The droids split behind her and walked to either side of the room and halfway down the stairs, where they stood guard. Rhee walked down the center aisle, keenly aware that the scarred man had allowed her to do so. Whereas the auditorium on the Eliedio had been carpeted, with low lights and plush red velvet seats, this had a clinical quality to it. Shiny metal chairs. The antiseptic smell of bleach and lemon. A glass barrier, she realized once she descended all the way, that split the seats from whatever was on the dark stage. Rhee’s hands had been cuffed behind her back.
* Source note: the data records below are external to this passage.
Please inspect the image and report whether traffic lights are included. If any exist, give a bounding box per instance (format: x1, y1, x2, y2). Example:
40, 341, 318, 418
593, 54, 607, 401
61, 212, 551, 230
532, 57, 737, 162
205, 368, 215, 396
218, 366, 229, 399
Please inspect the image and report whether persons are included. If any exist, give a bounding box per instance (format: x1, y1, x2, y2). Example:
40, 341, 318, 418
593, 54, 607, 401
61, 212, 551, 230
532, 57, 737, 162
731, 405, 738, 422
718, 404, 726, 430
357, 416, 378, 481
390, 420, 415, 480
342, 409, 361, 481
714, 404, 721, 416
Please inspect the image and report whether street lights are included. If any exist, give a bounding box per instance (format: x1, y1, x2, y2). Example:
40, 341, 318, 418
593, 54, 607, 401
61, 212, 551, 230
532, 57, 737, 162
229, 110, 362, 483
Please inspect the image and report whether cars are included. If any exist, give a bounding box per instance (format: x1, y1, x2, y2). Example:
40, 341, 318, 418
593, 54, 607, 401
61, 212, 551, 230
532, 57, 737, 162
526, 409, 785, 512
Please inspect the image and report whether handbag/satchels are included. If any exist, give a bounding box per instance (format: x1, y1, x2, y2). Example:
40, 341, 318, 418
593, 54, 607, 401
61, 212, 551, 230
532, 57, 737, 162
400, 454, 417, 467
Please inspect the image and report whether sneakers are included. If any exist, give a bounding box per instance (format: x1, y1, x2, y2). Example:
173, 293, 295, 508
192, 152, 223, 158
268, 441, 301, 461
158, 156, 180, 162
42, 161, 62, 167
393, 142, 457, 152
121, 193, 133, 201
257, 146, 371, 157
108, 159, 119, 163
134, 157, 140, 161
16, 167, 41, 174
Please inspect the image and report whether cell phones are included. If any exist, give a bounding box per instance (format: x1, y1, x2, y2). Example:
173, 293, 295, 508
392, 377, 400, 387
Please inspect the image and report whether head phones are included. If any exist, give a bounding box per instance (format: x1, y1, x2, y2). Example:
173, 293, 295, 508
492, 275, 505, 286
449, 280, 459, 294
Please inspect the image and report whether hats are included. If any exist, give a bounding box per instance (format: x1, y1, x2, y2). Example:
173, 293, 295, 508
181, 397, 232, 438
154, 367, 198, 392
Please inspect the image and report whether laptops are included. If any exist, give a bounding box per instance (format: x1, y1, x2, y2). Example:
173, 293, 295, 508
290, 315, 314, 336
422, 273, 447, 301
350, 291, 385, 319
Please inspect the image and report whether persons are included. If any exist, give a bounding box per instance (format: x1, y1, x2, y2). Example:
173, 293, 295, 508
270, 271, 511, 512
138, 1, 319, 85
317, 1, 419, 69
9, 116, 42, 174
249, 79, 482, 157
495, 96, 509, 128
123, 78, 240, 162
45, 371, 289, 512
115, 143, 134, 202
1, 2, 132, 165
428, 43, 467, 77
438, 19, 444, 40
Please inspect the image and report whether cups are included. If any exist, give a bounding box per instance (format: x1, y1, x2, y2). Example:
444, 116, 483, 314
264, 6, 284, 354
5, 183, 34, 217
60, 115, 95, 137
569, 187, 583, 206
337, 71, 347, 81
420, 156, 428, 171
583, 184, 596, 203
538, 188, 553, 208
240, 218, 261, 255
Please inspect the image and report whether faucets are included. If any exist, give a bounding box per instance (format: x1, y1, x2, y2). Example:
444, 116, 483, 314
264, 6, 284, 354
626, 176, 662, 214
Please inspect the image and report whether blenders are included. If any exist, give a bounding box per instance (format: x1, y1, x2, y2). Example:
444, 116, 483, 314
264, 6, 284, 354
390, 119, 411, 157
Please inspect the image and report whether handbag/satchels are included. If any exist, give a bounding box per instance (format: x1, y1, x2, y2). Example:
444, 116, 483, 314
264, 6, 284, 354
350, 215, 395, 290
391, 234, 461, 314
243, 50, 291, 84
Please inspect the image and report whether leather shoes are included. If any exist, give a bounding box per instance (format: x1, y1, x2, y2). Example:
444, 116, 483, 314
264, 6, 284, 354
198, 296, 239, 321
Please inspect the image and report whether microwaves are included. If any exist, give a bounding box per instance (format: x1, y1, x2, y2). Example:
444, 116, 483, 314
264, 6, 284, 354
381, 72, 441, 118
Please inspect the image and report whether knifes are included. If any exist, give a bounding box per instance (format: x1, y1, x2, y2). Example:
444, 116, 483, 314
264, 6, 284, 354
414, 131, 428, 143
She pressed her face up against the cool glass, watching her breath fog up, fearing what waited in the shadows.

The lights came on then, and Rhee swallowed a gasp. White tiles. Metal tables with wheels, covered in white sheets and sharp medical tools arrayed in delicate, almost beautiful arrangements—like an ancient mandala. Lining the wall of the round room were more tables, more vials, cranks for ancestors knew what.

Nero emerged. His wide shoulders cut a silhouette that Rhee would’ve thought impressive before, but now she saw it for what it was: a man playing dress-up in his double-breasted blazer, desperate for power, full of hatred. “Princess,” he said as he walked up to the empty center, bowing in Rhee’s direction. His formality was a slap in the face. “How do you like my new facility?”